Im späteren Verlauf wirkt sich ALS auch auf die Atemmuskulatur aus; Patienten leiden häufig unter Atemnot. Schmerzen treten nur selten auf. Klagt der Patient über aufgetretene Schmerzen, muss von einem fortgeschrittenen Muskelschwund ausgegangen werden.

 

Wie kann man ALS vorbeugen?

ALS kann nicht vorgebeugt werden. Auf Grund der Tatsache, dass bislang nicht zu 100 Prozent bekannt ist, warum und weshalb ALS überhaupt entsteht, können auch keine dahingehenden Vorkehrungen getroffen werden, nicht an ALS zu erkranken. Kann mitunter eine Chromosomenstörung als Grund für die Entstehung von ALS festgestellt werden, welche somit sorgen würde, dass die Wahrscheinlichkeit an ALS zu erkranken weitervererbt werden würde, wäre im Rahmen der Prenataldiagnostik eine vorzeitige Überprüfung des Chromosomenfehlers möglich; jedoch kann dieser, wenn er diagnostiziert wurde, auch in jenem Stadium nicht mehr derart behandelt werden, dass der „Fehler“ verschwindet.

 

Wie behandelt man ALS?

ALS kann nicht geheilt werden; Mediziner versuchen primär, dass die Therapie derart eingesetzt wird, sodass man einerseits den Verlauf der Krankheit verlangsamen, andererseits die Beschwerden sowie Behinderungen des Patienten lindern kann. Auf Grund der Tatsache, dass bislang keine Ursache gefunden wurde, kann ALS nicht auf Basis der Entstehung (Ursachenbekämpfung) angegriffen werden.
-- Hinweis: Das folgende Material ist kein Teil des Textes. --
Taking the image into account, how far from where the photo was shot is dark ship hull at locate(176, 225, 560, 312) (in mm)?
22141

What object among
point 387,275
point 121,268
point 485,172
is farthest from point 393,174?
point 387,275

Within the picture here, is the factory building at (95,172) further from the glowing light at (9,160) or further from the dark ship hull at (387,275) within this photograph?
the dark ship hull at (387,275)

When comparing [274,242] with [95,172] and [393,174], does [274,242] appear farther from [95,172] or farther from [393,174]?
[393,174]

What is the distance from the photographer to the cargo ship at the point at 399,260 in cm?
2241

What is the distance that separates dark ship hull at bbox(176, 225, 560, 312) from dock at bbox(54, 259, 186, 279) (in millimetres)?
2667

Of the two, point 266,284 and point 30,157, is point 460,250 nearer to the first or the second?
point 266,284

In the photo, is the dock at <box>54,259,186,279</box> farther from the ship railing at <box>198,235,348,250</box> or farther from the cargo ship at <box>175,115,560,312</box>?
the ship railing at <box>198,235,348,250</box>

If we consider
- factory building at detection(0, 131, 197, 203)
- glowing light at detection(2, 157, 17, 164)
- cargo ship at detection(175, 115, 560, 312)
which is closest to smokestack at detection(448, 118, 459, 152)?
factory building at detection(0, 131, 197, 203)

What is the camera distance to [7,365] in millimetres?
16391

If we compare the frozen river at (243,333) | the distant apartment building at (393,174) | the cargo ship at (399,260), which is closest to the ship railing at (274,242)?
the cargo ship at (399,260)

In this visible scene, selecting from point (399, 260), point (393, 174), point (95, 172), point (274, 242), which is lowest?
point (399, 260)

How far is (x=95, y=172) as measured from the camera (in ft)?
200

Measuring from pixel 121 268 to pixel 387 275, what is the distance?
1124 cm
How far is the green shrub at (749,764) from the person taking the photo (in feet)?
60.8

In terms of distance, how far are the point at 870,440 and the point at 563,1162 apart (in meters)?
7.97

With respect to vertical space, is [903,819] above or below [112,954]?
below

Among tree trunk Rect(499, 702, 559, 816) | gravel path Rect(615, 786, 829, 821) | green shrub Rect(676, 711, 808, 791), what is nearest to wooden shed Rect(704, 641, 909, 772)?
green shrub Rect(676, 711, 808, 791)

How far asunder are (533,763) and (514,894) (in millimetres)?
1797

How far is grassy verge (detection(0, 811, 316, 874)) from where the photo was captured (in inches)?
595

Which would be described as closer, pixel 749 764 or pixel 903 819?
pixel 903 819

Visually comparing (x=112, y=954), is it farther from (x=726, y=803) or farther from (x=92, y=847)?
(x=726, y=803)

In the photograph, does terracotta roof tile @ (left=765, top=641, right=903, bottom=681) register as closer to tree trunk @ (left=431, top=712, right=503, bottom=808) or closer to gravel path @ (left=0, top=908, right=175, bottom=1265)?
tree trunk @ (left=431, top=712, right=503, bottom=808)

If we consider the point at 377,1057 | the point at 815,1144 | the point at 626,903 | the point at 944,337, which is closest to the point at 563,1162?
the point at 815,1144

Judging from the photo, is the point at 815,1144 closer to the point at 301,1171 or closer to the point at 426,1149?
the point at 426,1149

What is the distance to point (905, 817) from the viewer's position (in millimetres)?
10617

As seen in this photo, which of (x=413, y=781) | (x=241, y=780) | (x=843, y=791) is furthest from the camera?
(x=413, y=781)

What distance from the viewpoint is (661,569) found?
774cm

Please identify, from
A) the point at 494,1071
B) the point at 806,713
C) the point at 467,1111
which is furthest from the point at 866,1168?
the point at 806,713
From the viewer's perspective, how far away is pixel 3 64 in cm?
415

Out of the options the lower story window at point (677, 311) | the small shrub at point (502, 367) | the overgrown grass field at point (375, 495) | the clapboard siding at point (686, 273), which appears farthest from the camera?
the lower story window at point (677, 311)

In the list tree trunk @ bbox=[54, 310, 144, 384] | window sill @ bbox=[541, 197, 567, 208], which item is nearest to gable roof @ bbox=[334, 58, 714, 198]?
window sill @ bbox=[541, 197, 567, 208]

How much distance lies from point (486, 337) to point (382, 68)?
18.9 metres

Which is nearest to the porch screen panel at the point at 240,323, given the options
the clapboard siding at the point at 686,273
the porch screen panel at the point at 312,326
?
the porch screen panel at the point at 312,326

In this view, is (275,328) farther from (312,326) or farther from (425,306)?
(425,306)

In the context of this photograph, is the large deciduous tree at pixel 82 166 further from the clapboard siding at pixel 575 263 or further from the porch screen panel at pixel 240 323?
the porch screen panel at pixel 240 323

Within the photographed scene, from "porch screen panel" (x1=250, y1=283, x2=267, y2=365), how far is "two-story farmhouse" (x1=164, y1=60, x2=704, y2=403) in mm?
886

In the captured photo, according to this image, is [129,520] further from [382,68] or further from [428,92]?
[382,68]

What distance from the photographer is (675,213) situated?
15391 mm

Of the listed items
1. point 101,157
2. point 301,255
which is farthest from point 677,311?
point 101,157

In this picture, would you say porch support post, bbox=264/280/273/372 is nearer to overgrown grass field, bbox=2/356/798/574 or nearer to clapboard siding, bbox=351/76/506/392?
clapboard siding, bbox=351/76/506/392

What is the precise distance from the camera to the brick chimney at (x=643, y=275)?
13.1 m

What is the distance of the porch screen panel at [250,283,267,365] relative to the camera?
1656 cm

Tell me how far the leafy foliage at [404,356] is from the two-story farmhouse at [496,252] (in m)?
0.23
Im Rahmen der ALS-Therapie wird dahingehend versucht, den Fortschritt der Krankheit zu verlangsamen. Dabei ist es wichtig, dass die Therapie neuroprotektiv also nervenschützend, wirkt. Das Arzneimittel Riluzol soll unterstützend wirken, die Schädigung der Zellen abzubremsen bzw. zu verhindern. Wichtig ist, dass bei einer frühen Diagnose sofort mit der Arznei begonnen wird; es wurden bereits Fälle dokumentiert, in denen eine extreme Verlangsamung des Krankheitsverlaufs, auf Grund frühzeitiger Einnahme, beobachtet wurde. Riluzol hat jedoch eine leberschädigende Wirkung. Wichtig ist, dass der Patient daraufhin in regelmäßigen Abständen die Leberwerte kontrollieren lässt.